Heritage, Photography, and the Affective Past critically examines the production, consumption, and interpretation of photography across various heritage domains, from global image archives to the domestic arena of the family album. Through original ethnographic and archival research, the book sheds new light on the role photography has played in the emergence, expansion, and articulation of heritage in diverse sociocultural contexts.
Drawing on wide-ranging experience across the heritage sector and two international case studies – Angkor in Cambodia and the town of Famagusta, Cyprus – the book makes a major contribution to our understanding of the role photography has played and continues to play in shaping experiences and conceptualisations of heritage. One of the core aims of the book is to problematise and potentially redirect the varied usages of photography within current practice, usages which remain woefully undertheorised, despite their often-central role in shaping heritage. Ultimately, by focusing attention on a hitherto underexamined aspect of the heritage phenomenon, namely its manifold interconnections with photography, this book provides fresh insight to the making and remaking of the past in the present, and the alternative heritages that might come into being around emergent photographic forms and approaches.

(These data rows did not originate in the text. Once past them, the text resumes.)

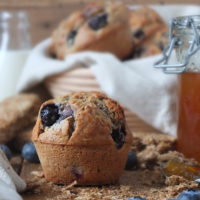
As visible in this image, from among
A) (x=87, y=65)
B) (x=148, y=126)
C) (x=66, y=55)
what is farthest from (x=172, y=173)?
(x=66, y=55)

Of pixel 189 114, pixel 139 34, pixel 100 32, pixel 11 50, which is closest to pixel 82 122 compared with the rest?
pixel 189 114

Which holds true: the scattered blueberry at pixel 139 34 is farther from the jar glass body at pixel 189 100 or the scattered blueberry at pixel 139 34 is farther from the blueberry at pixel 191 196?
the blueberry at pixel 191 196

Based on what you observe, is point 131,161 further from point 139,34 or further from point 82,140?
point 139,34

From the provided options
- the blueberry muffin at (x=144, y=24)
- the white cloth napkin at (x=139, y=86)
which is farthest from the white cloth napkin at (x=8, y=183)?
the blueberry muffin at (x=144, y=24)

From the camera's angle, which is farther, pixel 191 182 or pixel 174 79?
pixel 174 79

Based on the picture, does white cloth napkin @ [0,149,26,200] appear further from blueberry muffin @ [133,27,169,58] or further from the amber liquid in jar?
blueberry muffin @ [133,27,169,58]

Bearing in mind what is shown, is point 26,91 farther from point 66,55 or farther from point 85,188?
point 85,188

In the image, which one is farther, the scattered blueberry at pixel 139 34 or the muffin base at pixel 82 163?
the scattered blueberry at pixel 139 34
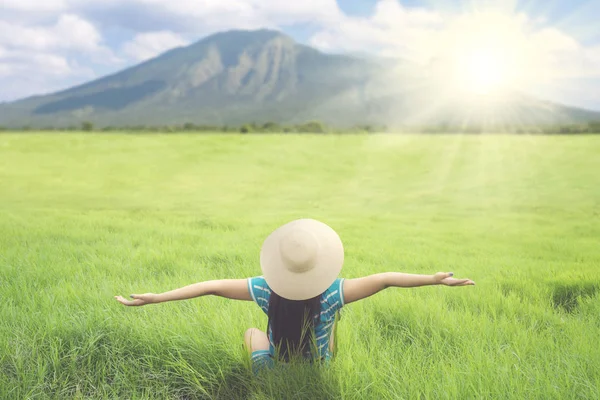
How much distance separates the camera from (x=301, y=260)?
2.42 metres

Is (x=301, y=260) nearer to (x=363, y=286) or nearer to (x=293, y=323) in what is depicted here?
(x=363, y=286)

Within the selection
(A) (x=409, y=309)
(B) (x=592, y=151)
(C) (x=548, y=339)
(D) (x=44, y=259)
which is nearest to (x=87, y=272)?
(D) (x=44, y=259)

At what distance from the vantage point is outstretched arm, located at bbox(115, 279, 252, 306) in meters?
2.66

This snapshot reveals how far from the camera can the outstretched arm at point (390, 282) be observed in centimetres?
245

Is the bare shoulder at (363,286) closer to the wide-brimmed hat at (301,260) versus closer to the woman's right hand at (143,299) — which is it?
the wide-brimmed hat at (301,260)

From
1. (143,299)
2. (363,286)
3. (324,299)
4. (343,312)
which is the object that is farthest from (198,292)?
(343,312)

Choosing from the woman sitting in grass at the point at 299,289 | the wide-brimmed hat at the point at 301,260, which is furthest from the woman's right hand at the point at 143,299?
the wide-brimmed hat at the point at 301,260

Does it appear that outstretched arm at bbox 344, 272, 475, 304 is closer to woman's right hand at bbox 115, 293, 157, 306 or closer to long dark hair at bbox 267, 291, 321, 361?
long dark hair at bbox 267, 291, 321, 361

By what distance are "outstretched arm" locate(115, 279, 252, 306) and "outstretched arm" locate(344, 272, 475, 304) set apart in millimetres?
575

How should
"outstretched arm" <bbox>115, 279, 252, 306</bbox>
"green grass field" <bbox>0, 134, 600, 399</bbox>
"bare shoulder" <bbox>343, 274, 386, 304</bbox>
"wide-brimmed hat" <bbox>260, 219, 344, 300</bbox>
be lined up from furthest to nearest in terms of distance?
"green grass field" <bbox>0, 134, 600, 399</bbox> → "outstretched arm" <bbox>115, 279, 252, 306</bbox> → "bare shoulder" <bbox>343, 274, 386, 304</bbox> → "wide-brimmed hat" <bbox>260, 219, 344, 300</bbox>

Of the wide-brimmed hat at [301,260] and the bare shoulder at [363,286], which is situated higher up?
the wide-brimmed hat at [301,260]

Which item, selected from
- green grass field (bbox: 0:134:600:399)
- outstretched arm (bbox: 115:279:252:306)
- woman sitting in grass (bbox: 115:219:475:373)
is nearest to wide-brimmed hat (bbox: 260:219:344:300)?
woman sitting in grass (bbox: 115:219:475:373)

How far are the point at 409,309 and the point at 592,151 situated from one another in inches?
1061

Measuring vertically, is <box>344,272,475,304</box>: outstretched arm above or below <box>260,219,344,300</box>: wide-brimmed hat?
below
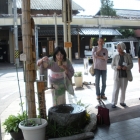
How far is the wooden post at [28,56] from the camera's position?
3.54m

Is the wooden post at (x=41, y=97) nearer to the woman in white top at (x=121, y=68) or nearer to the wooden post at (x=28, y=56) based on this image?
the wooden post at (x=28, y=56)

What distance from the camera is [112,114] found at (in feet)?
16.5

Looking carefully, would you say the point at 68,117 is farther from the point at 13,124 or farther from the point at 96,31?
the point at 96,31

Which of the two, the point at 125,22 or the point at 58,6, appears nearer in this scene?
the point at 125,22

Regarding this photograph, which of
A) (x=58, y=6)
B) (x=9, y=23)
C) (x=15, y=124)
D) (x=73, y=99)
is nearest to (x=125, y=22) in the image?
(x=58, y=6)

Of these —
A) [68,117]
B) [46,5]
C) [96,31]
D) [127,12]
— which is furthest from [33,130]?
[127,12]

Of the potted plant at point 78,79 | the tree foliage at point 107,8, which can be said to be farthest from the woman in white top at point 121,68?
the tree foliage at point 107,8

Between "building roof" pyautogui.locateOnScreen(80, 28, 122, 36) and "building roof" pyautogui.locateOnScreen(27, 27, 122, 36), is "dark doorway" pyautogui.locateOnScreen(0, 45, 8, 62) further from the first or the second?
"building roof" pyautogui.locateOnScreen(80, 28, 122, 36)

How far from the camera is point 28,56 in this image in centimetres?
360

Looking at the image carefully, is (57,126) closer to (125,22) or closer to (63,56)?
(63,56)

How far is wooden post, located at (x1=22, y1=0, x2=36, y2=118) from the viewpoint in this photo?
354 centimetres

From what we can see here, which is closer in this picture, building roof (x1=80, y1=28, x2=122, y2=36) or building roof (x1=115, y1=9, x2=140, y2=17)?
building roof (x1=80, y1=28, x2=122, y2=36)

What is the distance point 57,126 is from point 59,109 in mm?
356

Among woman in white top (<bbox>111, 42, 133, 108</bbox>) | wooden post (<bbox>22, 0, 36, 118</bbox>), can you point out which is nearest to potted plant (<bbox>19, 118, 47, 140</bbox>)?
wooden post (<bbox>22, 0, 36, 118</bbox>)
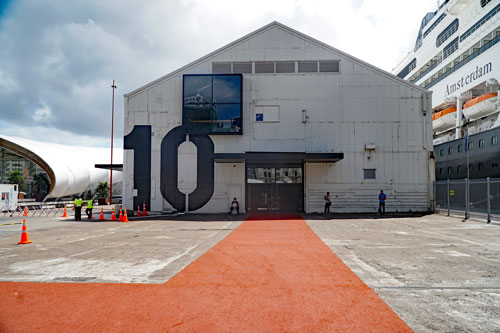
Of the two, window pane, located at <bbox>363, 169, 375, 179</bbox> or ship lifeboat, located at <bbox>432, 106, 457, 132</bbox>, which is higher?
ship lifeboat, located at <bbox>432, 106, 457, 132</bbox>

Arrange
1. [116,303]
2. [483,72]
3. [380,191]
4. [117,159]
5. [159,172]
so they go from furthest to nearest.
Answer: [117,159] < [483,72] < [159,172] < [380,191] < [116,303]

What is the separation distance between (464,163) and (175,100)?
24.7m

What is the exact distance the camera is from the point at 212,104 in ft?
78.0

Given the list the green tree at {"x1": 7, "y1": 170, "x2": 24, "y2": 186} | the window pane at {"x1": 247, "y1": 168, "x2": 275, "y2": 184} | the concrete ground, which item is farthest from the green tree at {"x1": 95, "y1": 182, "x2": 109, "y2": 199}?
the concrete ground

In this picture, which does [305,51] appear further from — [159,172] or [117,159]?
[117,159]

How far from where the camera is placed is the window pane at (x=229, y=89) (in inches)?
928

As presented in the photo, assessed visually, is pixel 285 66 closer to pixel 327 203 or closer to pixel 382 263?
pixel 327 203

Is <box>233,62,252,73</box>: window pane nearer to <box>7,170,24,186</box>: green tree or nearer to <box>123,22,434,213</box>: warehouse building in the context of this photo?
<box>123,22,434,213</box>: warehouse building

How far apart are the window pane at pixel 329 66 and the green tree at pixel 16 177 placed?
47748mm

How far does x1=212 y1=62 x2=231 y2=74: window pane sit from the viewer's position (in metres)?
24.4

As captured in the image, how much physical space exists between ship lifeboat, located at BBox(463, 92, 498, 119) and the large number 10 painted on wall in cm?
2165

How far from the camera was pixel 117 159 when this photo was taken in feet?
194

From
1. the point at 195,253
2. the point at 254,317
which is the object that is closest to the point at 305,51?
the point at 195,253

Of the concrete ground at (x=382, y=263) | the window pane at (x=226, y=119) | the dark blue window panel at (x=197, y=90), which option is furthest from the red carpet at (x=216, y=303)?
the dark blue window panel at (x=197, y=90)
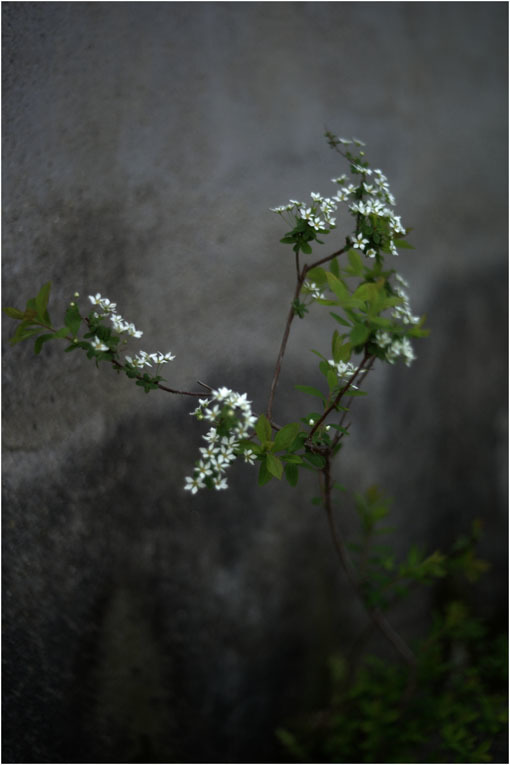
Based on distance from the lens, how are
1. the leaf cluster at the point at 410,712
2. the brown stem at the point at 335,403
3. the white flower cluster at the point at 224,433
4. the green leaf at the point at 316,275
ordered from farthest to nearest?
the leaf cluster at the point at 410,712 < the green leaf at the point at 316,275 < the brown stem at the point at 335,403 < the white flower cluster at the point at 224,433

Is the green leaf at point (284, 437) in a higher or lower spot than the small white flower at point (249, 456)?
higher

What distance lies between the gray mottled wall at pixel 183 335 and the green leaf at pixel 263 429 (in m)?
0.37

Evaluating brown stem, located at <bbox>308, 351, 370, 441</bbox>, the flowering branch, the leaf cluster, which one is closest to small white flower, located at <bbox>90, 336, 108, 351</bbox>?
the flowering branch

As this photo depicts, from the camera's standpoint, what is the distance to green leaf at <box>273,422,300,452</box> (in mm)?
983

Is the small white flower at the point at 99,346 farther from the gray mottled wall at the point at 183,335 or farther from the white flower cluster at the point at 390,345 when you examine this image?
the white flower cluster at the point at 390,345

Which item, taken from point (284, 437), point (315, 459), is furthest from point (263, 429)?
point (315, 459)

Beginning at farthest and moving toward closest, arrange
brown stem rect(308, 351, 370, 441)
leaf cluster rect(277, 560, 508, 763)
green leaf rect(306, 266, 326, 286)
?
leaf cluster rect(277, 560, 508, 763)
green leaf rect(306, 266, 326, 286)
brown stem rect(308, 351, 370, 441)

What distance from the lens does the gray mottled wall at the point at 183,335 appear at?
4.09 feet

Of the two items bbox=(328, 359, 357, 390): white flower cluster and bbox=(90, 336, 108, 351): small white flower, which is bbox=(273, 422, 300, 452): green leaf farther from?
bbox=(90, 336, 108, 351): small white flower

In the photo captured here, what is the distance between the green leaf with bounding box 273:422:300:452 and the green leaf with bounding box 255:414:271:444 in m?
0.02

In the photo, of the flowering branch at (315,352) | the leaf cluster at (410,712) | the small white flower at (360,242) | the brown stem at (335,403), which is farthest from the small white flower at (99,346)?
the leaf cluster at (410,712)

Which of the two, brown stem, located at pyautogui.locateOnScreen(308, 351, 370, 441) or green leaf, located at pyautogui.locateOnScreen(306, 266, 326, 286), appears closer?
brown stem, located at pyautogui.locateOnScreen(308, 351, 370, 441)

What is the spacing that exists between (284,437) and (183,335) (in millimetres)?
480

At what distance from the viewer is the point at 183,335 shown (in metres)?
1.36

Heritage, Photography, and the Affective Past uses photography as a method of enquiry as well as a tool of documentation. It will be of interest to scholars and students of heritage, photography, anthropology, museology, public archaeology, and tourism. The book will also be a valuable resource for heritage practitioners working around the globe.
Table of Contents
Introduction: Critical Heritage and Photography 1. Memory 2. Site 3. Archive 4. Performance Conclusion: Uncertain Frames
Colin Sterling is a Research Associate and AHRC Leadership Fellow at UCL Institute of Archaeology. His research explores questions of memory and heritage from a range of theoretical and historical perspectives. Colin was previously a Project Curator at the Royal Institute of British Architects and a Research Associate with the heritage consultancy Barker Langham.